* [What is expected]:
Scan the records for the line containing "common name: blue wildebeest"; extract it and all later lines, verbatim, through the end, and nothing before it.

* [Information supplied]:
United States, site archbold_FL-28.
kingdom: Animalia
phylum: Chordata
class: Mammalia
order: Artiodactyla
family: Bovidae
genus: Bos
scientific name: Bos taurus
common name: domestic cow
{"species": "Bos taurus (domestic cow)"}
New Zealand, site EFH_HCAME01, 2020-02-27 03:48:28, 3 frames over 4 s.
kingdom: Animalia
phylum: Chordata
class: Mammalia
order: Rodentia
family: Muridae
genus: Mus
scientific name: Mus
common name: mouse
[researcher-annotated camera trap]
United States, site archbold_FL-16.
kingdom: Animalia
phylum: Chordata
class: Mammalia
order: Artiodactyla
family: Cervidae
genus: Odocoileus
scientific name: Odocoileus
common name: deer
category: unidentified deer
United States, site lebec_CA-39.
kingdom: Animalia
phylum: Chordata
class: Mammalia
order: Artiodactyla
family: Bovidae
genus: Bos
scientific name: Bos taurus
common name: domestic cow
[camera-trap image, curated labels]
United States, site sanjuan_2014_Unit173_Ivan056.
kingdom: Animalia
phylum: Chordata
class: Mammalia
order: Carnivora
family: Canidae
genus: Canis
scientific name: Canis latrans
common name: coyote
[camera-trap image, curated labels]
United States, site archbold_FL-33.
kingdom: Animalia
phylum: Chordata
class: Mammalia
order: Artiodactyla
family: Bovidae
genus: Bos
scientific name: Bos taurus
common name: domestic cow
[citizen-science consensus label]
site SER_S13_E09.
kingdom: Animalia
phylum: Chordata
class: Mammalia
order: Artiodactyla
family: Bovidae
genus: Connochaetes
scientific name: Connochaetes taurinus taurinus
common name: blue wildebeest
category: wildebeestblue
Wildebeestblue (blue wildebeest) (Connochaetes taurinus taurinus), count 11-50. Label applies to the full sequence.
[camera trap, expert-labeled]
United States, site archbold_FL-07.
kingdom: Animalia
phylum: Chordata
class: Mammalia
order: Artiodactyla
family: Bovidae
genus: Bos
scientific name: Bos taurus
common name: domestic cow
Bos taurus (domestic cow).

* [Exercise solution]:
common name: blue wildebeest
category: wildebeestblue
Wildebeestblue (blue wildebeest) (Connochaetes taurinus taurinus), count 11-50. Label applies to the full sequence.
[camera trap, expert-labeled]
United States, site archbold_FL-07.
kingdom: Animalia
phylum: Chordata
class: Mammalia
order: Artiodactyla
family: Bovidae
genus: Bos
scientific name: Bos taurus
common name: domestic cow
Bos taurus (domestic cow).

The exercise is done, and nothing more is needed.